What needs to be done: Without any pictures, print the lines below from the one that has "9 – ROI and" through the one that has "Medtech M&A activity", exactly and nothing else.

Available data:
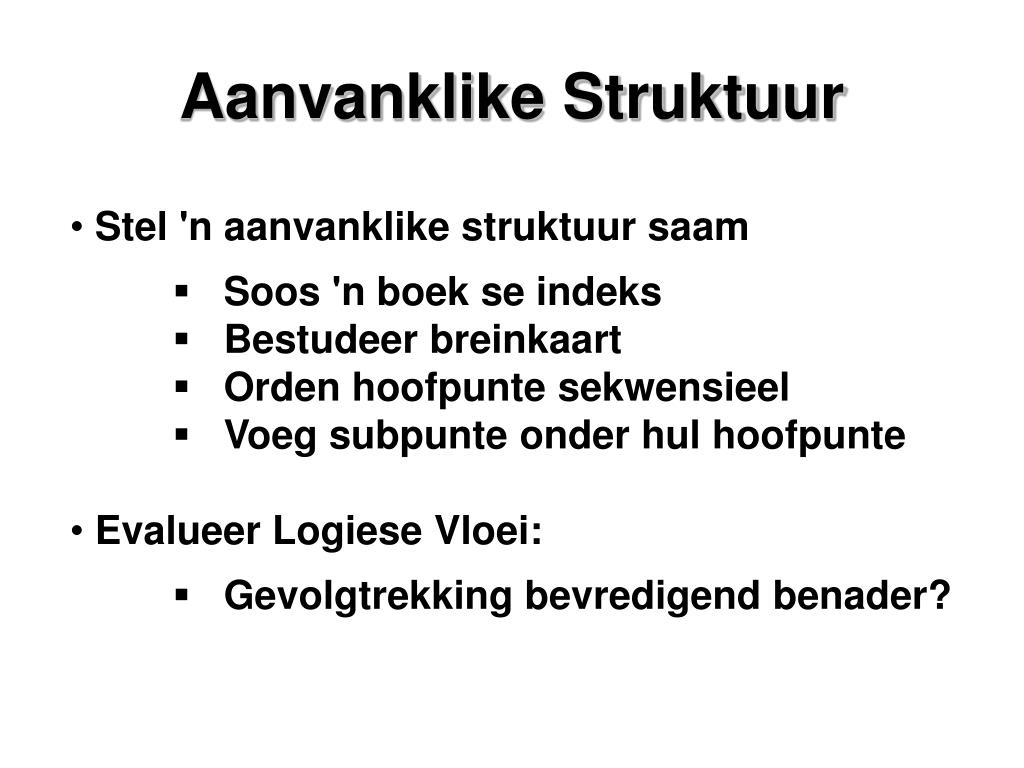 Aanvanklike Struktuur

• Stel 'n aanvanklike struktuur saam
▪ Soos 'n boek se indeks
▪ Bestudeer breinkaart
▪ Orden hoofpunte sekwensieel
▪ Voeg subpunte onder hul hoofpunte

• Evalueer Logiese Vloei:
▪ Gevolgtrekking bevredigend benader?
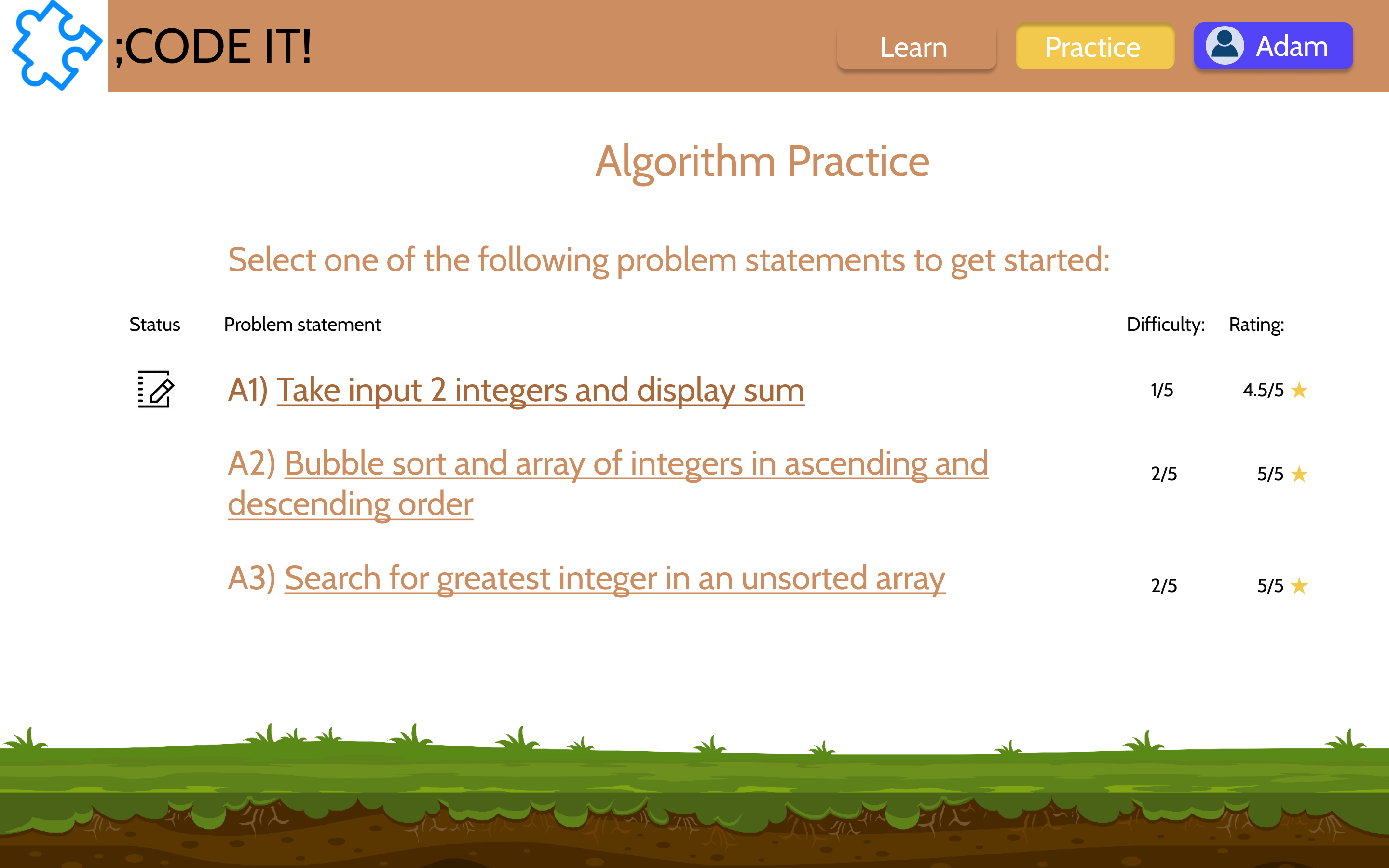 ;CODE IT!

Learn Practice Adam

Algorithm Practice

Select one of the following problem statements to get started:

| Status | Problem statement | Difficulty: | Rating: |
|---|---|---|---|
| | A1) Take input 2 integers and display sum | 1/5 | 4.5/5 ★ |
| | A2) Bubble sort and array of integers in ascending and descending order | 2/5 | 5/5 ★ |
| | A3) Search for greatest integer in an unsorted array | 2/5 | 5/5 ★ |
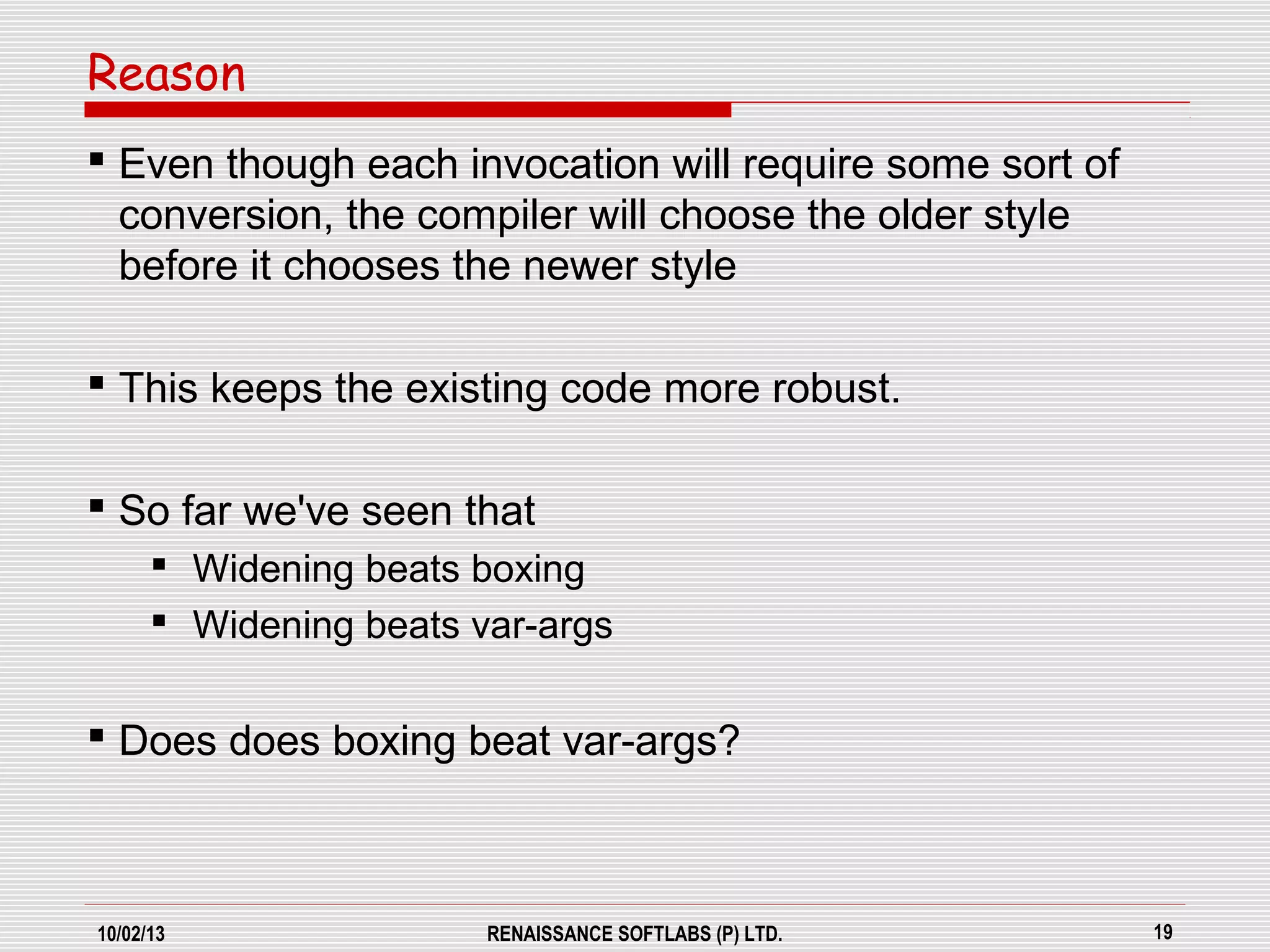 Reason

▪ Even though each invocation will require some sort of conversion, the compiler will choose the older style before it chooses the newer style

▪ This keeps the existing code more robust.

▪ So far we've seen that
  ▪ Widening beats boxing
  ▪ Widening beats var-args

▪ Does does boxing beat var-args?

10/02/13 RENAISSANCE SOFTLABS (P) LTD. 19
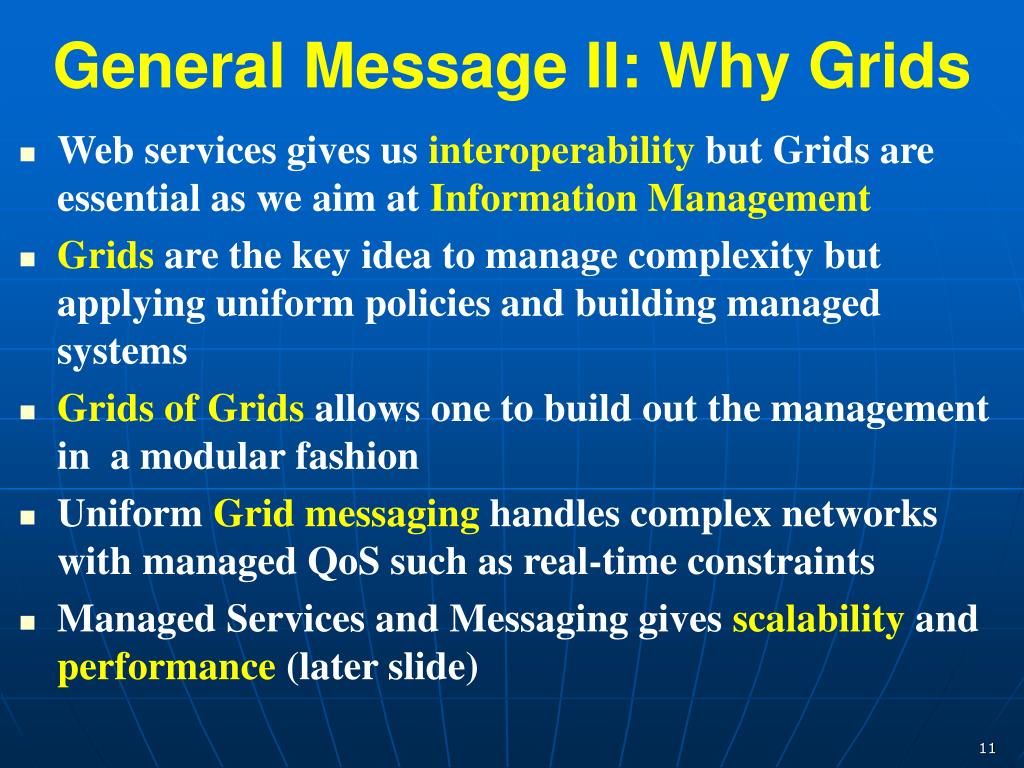 General Message II: Why Grids

- Web services gives us interoperability but Grids are essential as we aim at Information Management
- Grids are the key idea to manage complexity but applying uniform policies and building managed systems
- Grids of Grids allows one to build out the management in a modular fashion
- Uniform Grid messaging handles complex networks with managed QoS such as real-time constraints
- Managed Services and Messaging gives scalability and performance (later slide)

11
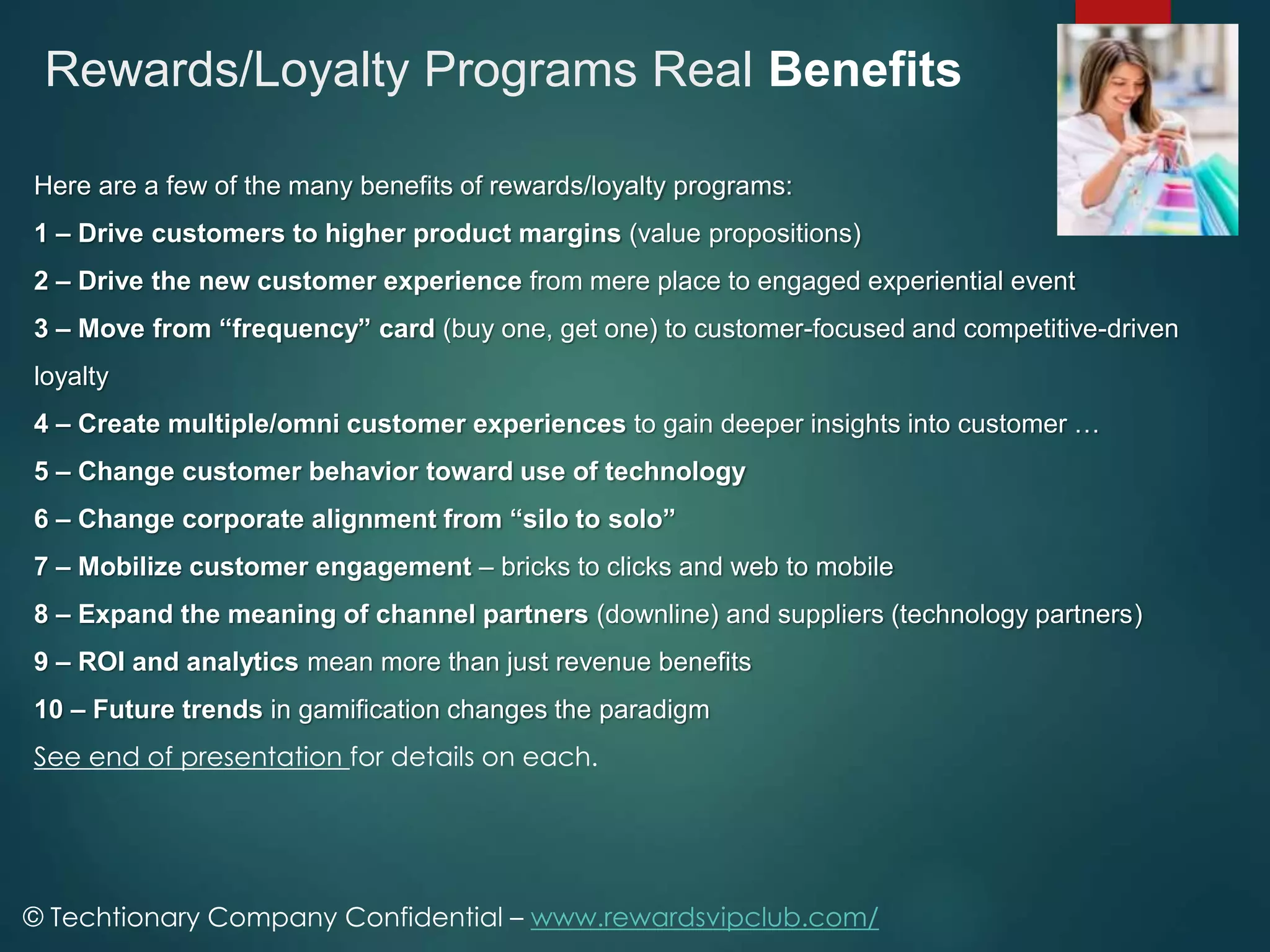 Rewards/Loyalty Programs Real Benefits

Here are a few of the many benefits of rewards/loyalty programs:

1 – Drive customers to higher product margins (value propositions)

2 – Drive the new customer experience from mere place to engaged experiential event

3 – Move from “frequency” card (buy one, get one) to customer-focused and competitive-driven loyalty

4 – Create multiple/omni customer experiences to gain deeper insights into customer …

5 – Change customer behavior toward use of technology

6 – Change corporate alignment from “silo to solo”

7 – Mobilize customer engagement – bricks to clicks and web to mobile

8 – Expand the meaning of channel partners (downline) and suppliers (technology partners)

9 – ROI and analytics mean more than just revenue benefits

10 – Future trends in gamification changes the paradigm

See end of presentation for details on each.

© Techtionary Company Confidential – www.rewardsvipclub.com/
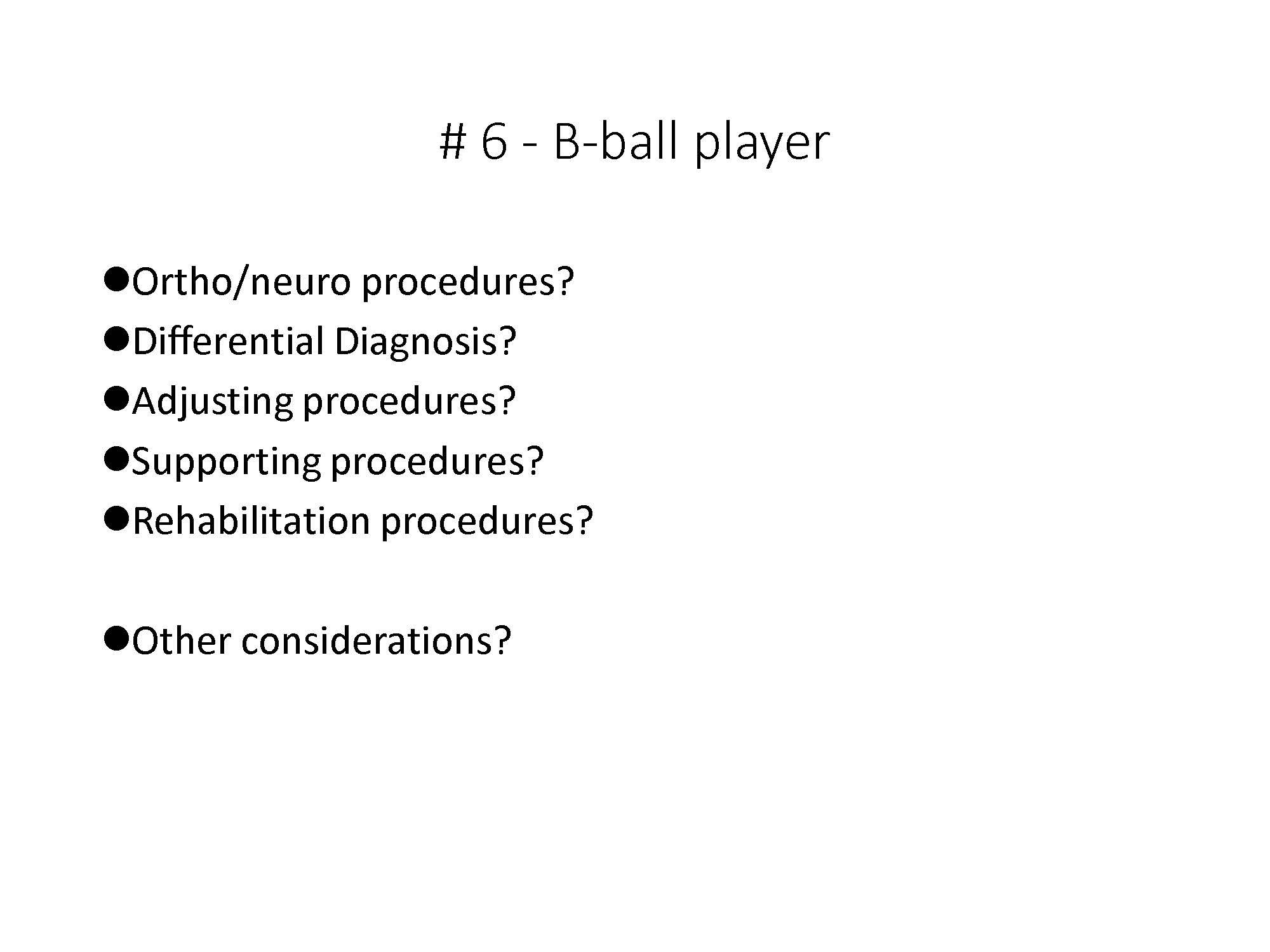 # 6 - B-ball player

●Ortho/neuro procedures?
●Differential Diagnosis?
●Adjusting procedures?
●Supporting procedures?
●Rehabilitation procedures?

●Other considerations?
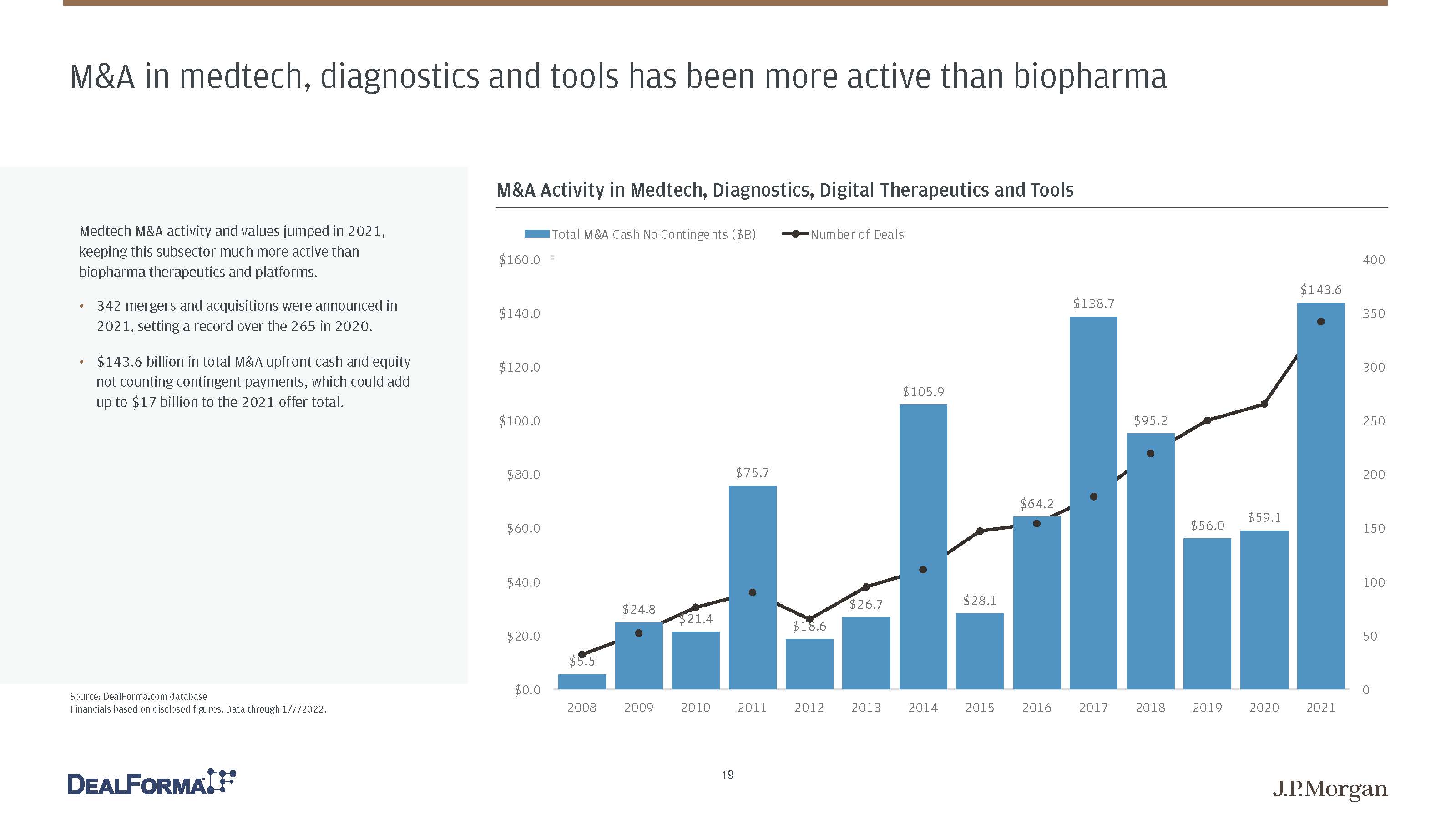 M&A in medtech, diagnostics and tools has been more active than biopharma

Medtech M&A activity and values jumped in 2021, keeping this subsector much more active than biopharma therapeutics and platforms.

• 342 mergers and acquisitions were announced in 2021, setting a record over the 265 in 2020.

• $143.6 billion in total M&A upfront cash and equity not counting contingent payments, which could add up to $17 billion to the 2021 offer total.

Source: DealForma.com database
Financials based on disclosed figures. Data through 1/7/2022.

M&A Activity in Medtech, Diagnostics, Digital Therapeutics and Tools

Total M&A Cash No Contingents ($B)
Number of Deals

$160.0
$140.0
$120.0
$100.0
$80.0
$60.0
$40.0
$20.0
$0.0

400
350
300
250
200
150
100
50
0

$5.5
$24.8
$21.4
$75.7
$18.6
$26.7
$105.9
$28.1
$64.2
$138.7
$95.2
$56.0
$59.1
$143.6

2008
2009
2010
2011
2012
2013
2014
2015
2016
2017
2018
2019
2020
2021

DEALFORMA

19

J.P.Morgan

Response area:
9 – ROI and analytics mean more than just revenue benefits

10 – Future trends in gamification changes the paradigm

See end of presentation for details on each.

© Techtionary Company Confidential – www.rewardsvipclub.com/
 # 6 - B-ball player

●Ortho/neuro procedures?
●Differential Diagnosis?
●Adjusting procedures?
●Supporting procedures?
●Rehabilitation procedures?

●Other considerations?
 M&A in medtech, diagnostics and tools has been more active than biopharma

Medtech M&A activity and values jumped in 2021, keeping this subsector much more active than biopharma therapeutics and platforms.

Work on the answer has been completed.